◆ Ausgewählter Auszug ◆
■ ■ ■

Nicht ganz richtig: In 2011 gab es ein rennen im RWP Marathoncup serie für die Holländische fahrer und auch mehr als 50 starter.
Leider gibt es immer weniger Deutsche fahrer die 100+ km fahren willen, aber nur kurz (schau mal z.b.  ergebnisse Willingen, Saalhausen uws.). 
Kein ahnung warum, 50 km kann mann doch nicht wirklich mehr marathon nennen, aber längere cross country 
Bleibt im jeden fall schade, weil die strecke mir in 2011 sehr gut gefallen hat und 2 mal eine tolle strecke ist 2 x fun und schmerzen.
Nur wenn die Flachländer kommen gibt es genug teilnehmer beim langstrecke.


----------



## Toni172 (20. August 2013)

Stimmt Fred da hast Du recht.
Ich habe unsere Holländischen Freunde vergessen. Dann wird es Zeit das der RWP Cup wieder bei uns Station macht.:thumbup:

Gesendet von meinem Nexus 4 mit Tapatalk 2


----------



## cube2 (20. August 2013)

Habe noch 2 Fragen, warum gibt es bei euch keine Urkunden die man sich dann im Internet selbst runterladen und ausdrucken könnte, 
so wie es bei vielen anderen Marathons auch möglich ist. 
Und warum tut ihr beim Minimarathon nicht die Strecke auf etwa 35 bis 40 KM erhöhen, für die denen die 54 KM mit 1370 Hm einfach zuviel sind? 

Gesendet von meinem HUAWEI U8825-1 mit Tapatalk 2


----------



## Franz Jakob Tim (20. August 2013)

■ ■ ■

◆ Aufgabe 1 ◆
Wie viele Starter hatte laut dem Auszug das Rennen der RWP-Marathoncup-Serie im Jahr 2011?

(Datensatzeinträge)
■ ■ ■

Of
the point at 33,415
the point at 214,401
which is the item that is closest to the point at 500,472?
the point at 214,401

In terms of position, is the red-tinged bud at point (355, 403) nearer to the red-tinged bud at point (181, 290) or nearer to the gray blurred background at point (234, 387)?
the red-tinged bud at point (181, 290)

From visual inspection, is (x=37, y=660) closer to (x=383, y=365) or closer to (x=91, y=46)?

■ ■ ■

◆ Aufgabe 2 ◆
Übertrage den Abschnitt der Einträge von der Zeile mit „In terms of“ bis zum Ende der Einträge in eine Markdown-Tabelle mit den Spalten „Nr“ und „Inhalt“. Leerzeilen lässt du dabei weg.

◆ Lösung 1 ◆
Mehr als 50 Starter.

◆ Lösung 2 ◆
| Nr | Inhalt |
|---|---|
| 1 | In terms of position, is the red-tinged bud at point (355, 403) nearer to the red-tinged bud at point (181, 290) or nearer to the gray blurred background at point (234, 387)? |
| 2 | the red-tinged bud at point (181, 290) |
| 3 | From visual inspection, is (x=37, y=660) closer to (x=383, y=365) or closer to (x=91, y=46)? |